- ACTIVITY: Rewrite the data below, swapping "mold" for "pan" wherever it occurs and leaving everything else unchanged. Omit the pictures from your answer.

*** AVAILABLE DATA ***

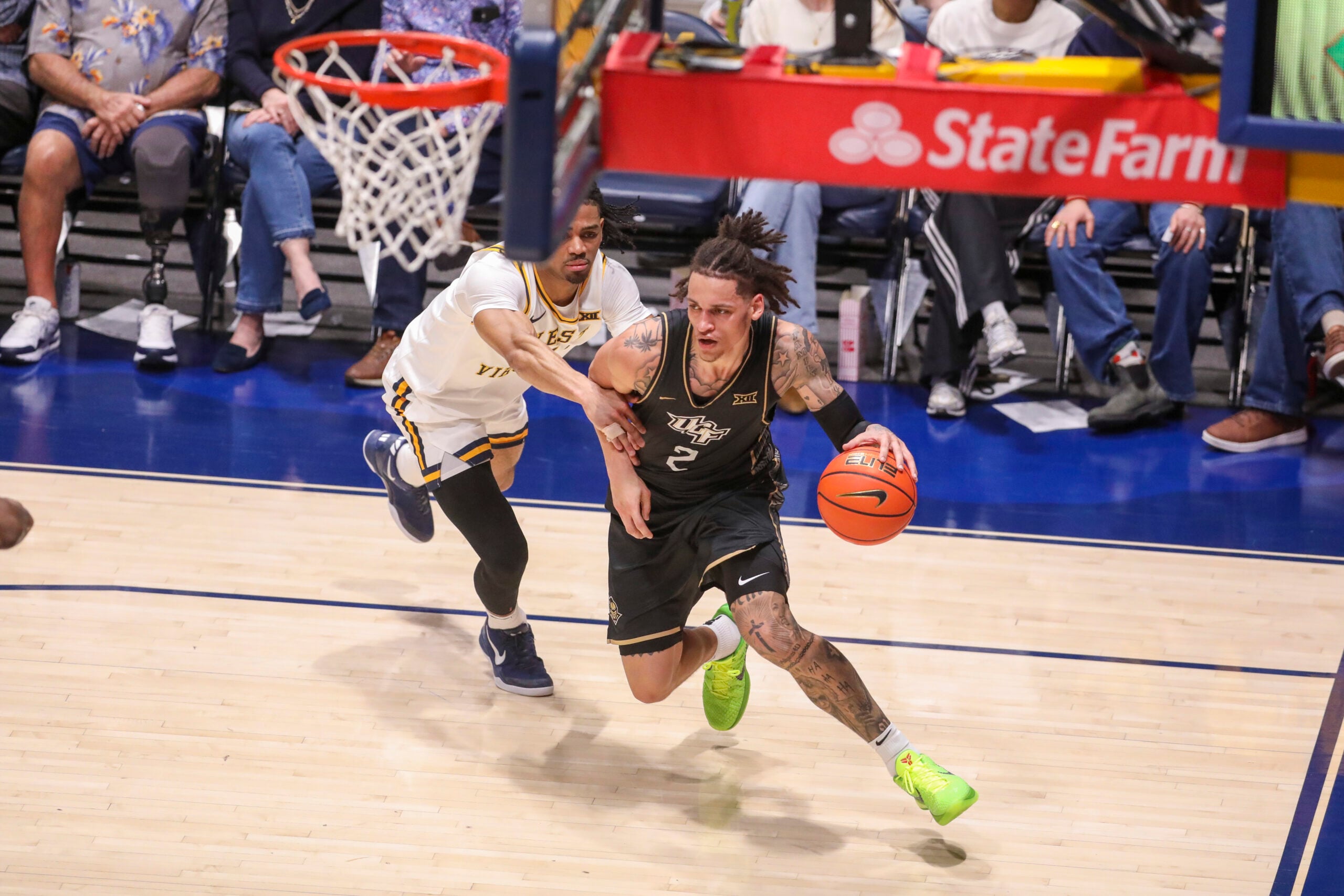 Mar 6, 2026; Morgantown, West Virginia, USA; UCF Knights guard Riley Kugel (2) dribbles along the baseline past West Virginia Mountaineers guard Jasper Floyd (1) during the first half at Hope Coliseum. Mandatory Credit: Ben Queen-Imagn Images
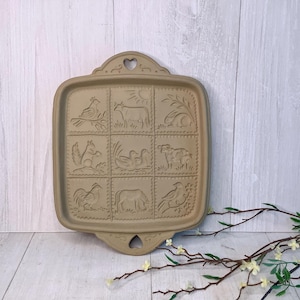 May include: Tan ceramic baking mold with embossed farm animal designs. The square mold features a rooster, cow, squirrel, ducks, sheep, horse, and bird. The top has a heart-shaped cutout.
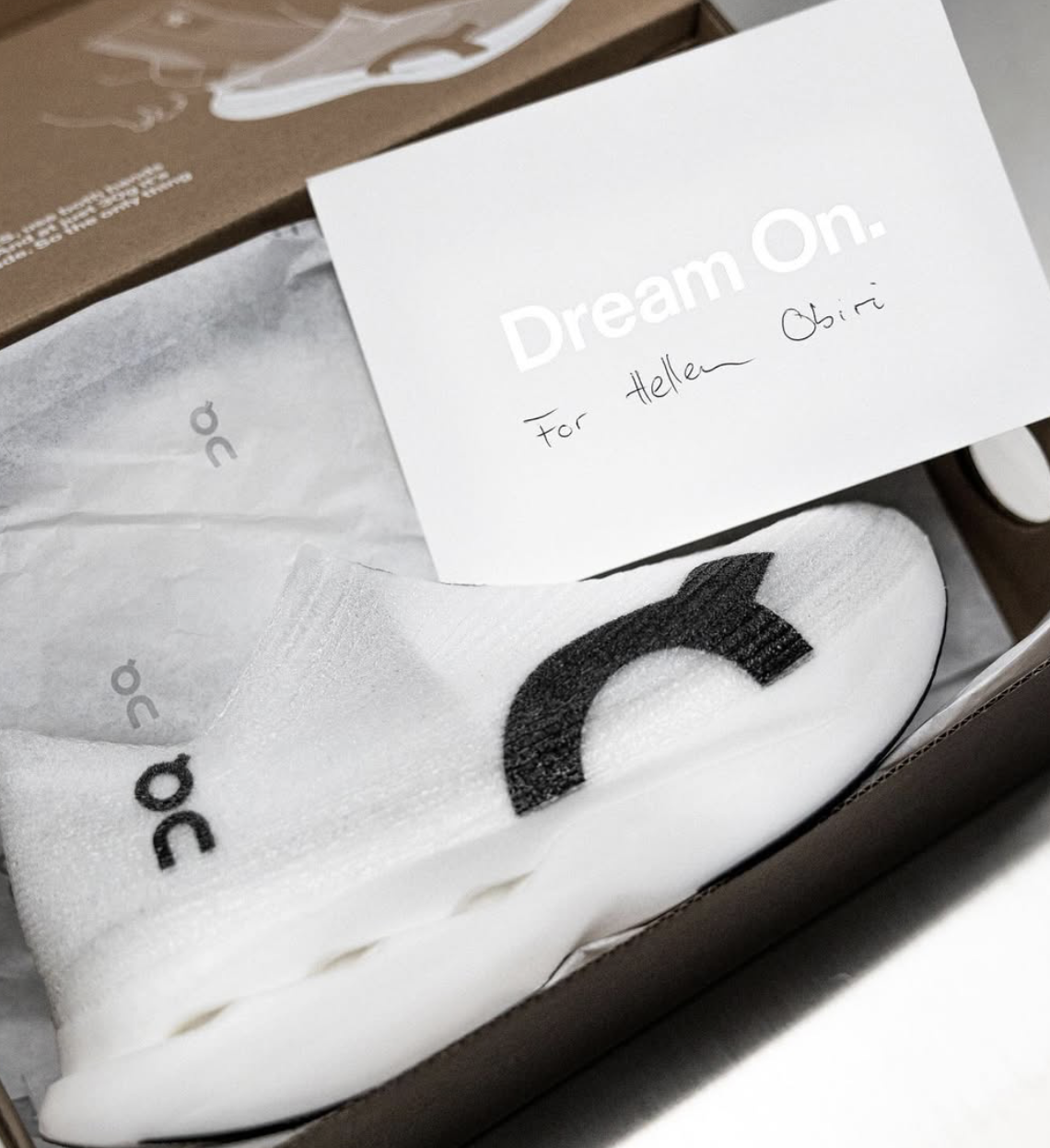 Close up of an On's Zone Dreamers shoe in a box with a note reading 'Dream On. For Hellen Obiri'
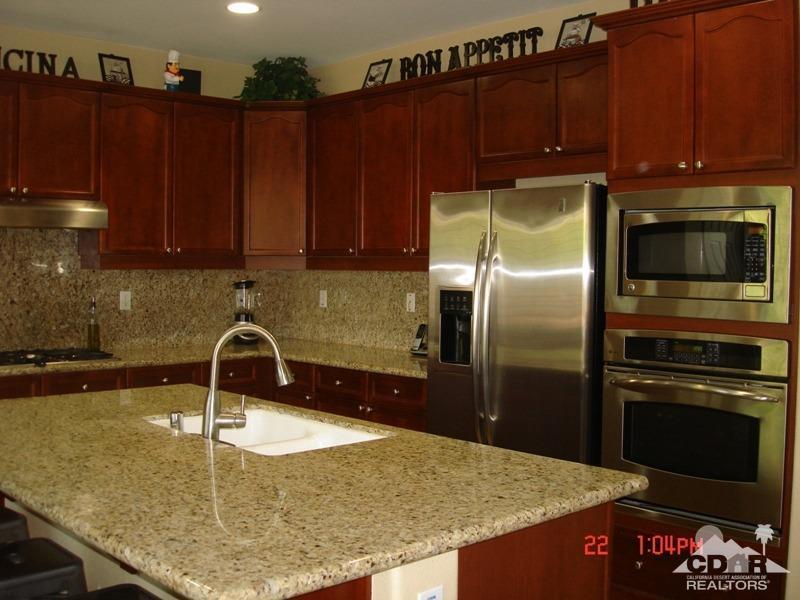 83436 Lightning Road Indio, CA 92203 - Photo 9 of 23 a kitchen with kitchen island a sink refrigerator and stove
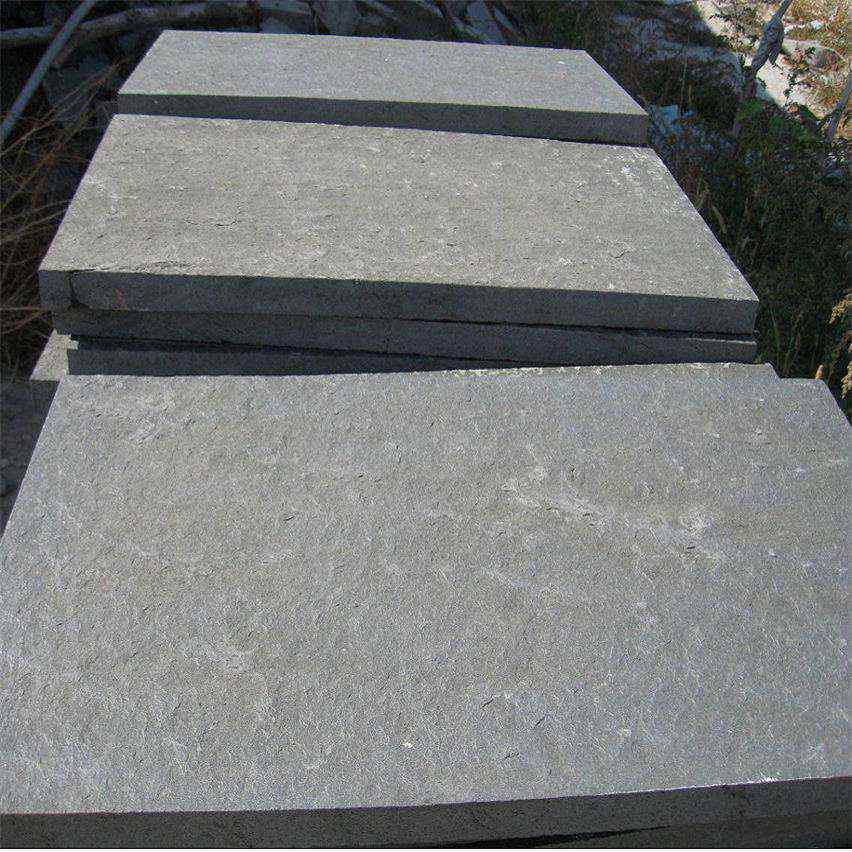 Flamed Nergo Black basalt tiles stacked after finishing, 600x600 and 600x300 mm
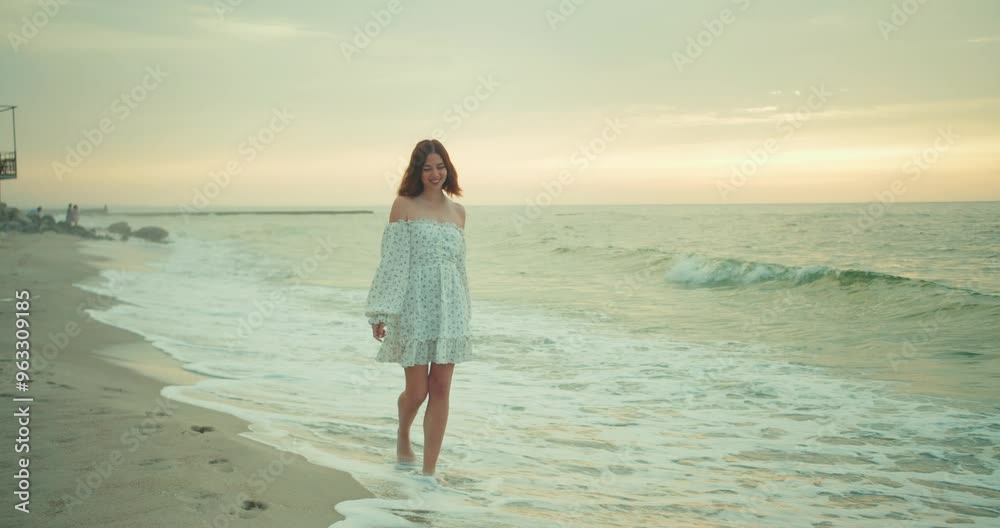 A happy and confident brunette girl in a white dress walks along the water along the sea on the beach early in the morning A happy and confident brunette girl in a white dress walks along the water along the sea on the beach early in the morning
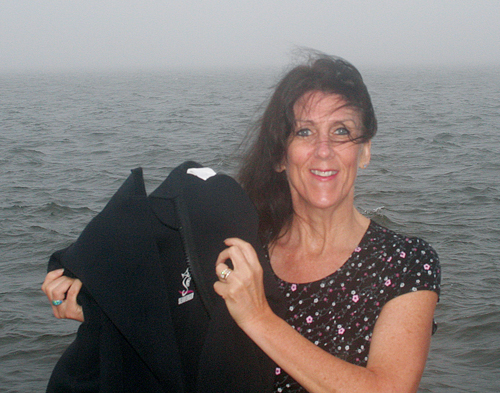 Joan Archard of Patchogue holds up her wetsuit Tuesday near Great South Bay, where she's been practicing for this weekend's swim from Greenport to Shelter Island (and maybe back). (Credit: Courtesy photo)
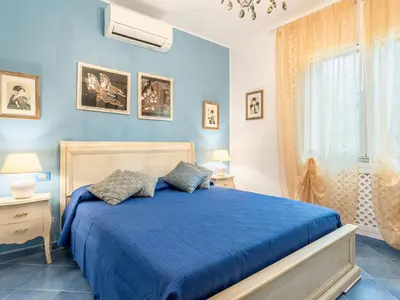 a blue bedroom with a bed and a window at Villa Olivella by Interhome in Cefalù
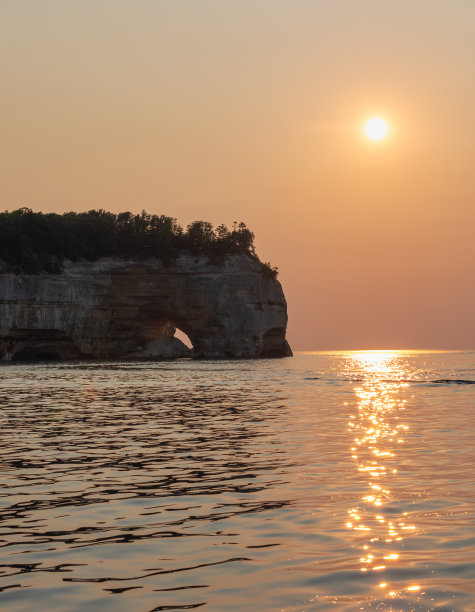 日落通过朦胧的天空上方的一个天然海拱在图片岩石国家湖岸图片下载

***

- SOLVED EXERCISE:
 Mar 6, 2026; Morgantown, West Virginia, USA; UCF Knights guard Riley Kugel (2) dribbles along the baseline past West Virginia Mountaineers guard Jasper Floyd (1) during the first half at Hope Coliseum. Mandatory Credit: Ben Queen-Imagn Images
 May include: Tan ceramic baking pan with embossed farm animal designs. The square pan features a rooster, cow, squirrel, ducks, sheep, horse, and bird. The top has a heart-shaped cutout.
 Close up of an On's Zone Dreamers shoe in a box with a note reading 'Dream On. For Hellen Obiri'
 83436 Lightning Road Indio, CA 92203 - Photo 9 of 23 a kitchen with kitchen island a sink refrigerator and stove
 Flamed Nergo Black basalt tiles stacked after finishing, 600x600 and 600x300 mm
 A happy and confident brunette girl in a white dress walks along the water along the sea on the beach early in the morning A happy and confident brunette girl in a white dress walks along the water along the sea on the beach early in the morning
 Joan Archard of Patchogue holds up her wetsuit Tuesday near Great South Bay, where she's been practicing for this weekend's swim from Greenport to Shelter Island (and maybe back). (Credit: Courtesy photo)
 a blue bedroom with a bed and a window at Villa Olivella by Interhome in Cefalù
 日落通过朦胧的天空上方的一个天然海拱在图片岩石国家湖岸图片下载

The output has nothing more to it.